If a hospital transfer is needed, ERA's command centre contacts verified, emergency-ready hospitals near the scene to confirm availability before dispatching.
And crucially, they follow up.
One of ERA's most innovative solutions is the Motorcycle Medic. This is essentially a paramedic who arrives on a motorbike, fully equipped to treat patients on-site.
In a country where Lagos traffic alone could kill a person waiting for an ambulance, this is a life-saving innovation.
The Motorcycle Medic can reach a patient, stabilise them on the spot and call for further care only if necessary.
It is the kind of local, context-aware problem-solving that separates genuinely African innovation from solutions built overseas and imported with almost no regard for the system.
Since launching in March 2021, ERA has managed over 4,500 emergency incidents across Nigeria.

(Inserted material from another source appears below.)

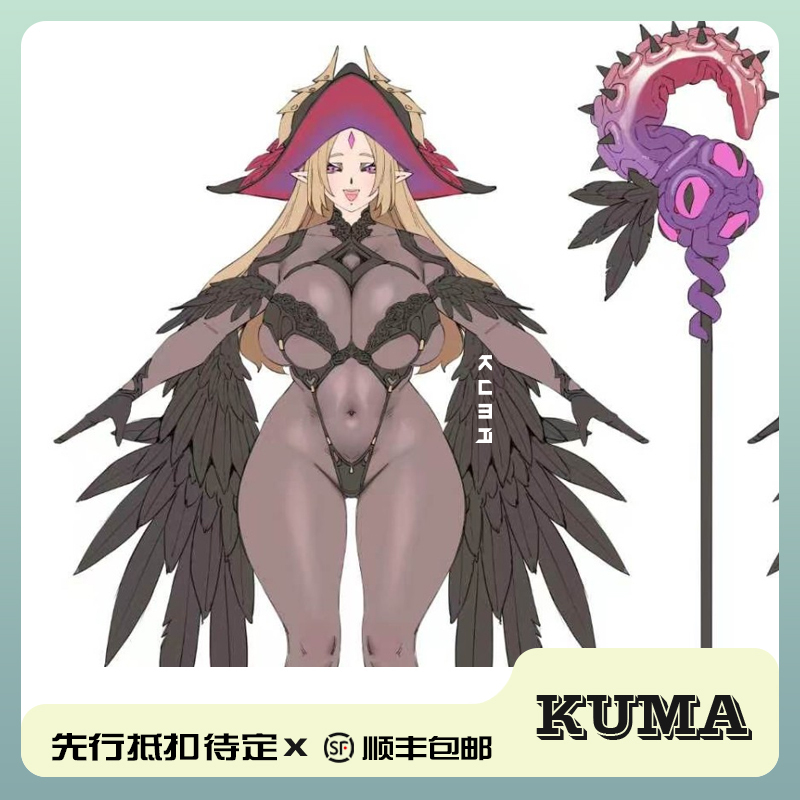 【Kuma Exclusive】Soda Studio Demon Prince Queen the Great Magician at the Top of the World 1/12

Response times have been cut by as much as 80% in some cases.
The company has secured government partnerships with Edo, Ogun and Rivers states, and currently operates in Lagos, Abuja and Port Harcourt.
Winning on a Global Stage
Recognition has followed the results. ERA has received the Google Black Founders Fund, the JICA Next Innovation with Japan Award, and in 2024, Folake won the Aurora Tech Award, a global prize for women in tech.
She also won it on International Women's Day.

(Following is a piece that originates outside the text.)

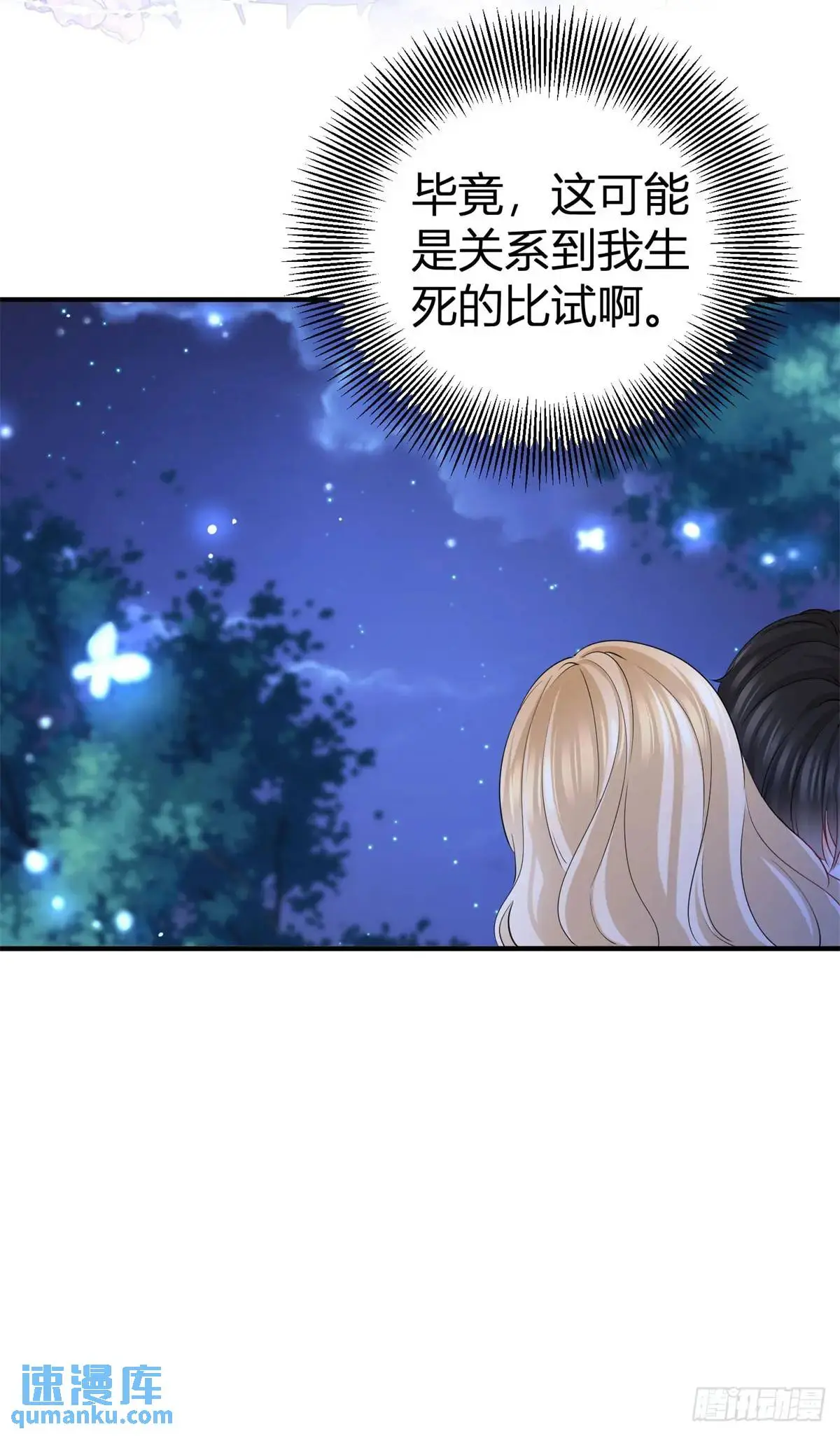 第33话 第一场比试7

ERA is now planning to invest part of that funding into AI-driven dispatch systems to make emergency responses even faster and more precise.
Why She Matters
We all know how epileptic the emergency system in Nigeria is. People drive themselves to hospitals in the middle of medical crises. Some people arrive and are turned away. Some die in traffic.
These are daily realities. Folake Owodunni looked at that reality and did not accept it.
She is constructing, almost from scratch, the kind of emergency infrastructure that most countries have had for decades, doing it with technology, with government buy-in, with motorcycle medics navigating Third Mainland Bridge at 2am.
She is proof that the solution to Africa's most urgent problems will be built by Africans who know exactly what those problems feel like.
In a continent full of people who are more than capable of solving their own crises, Folake Owodunni is exactly the kind of woman we should be watching.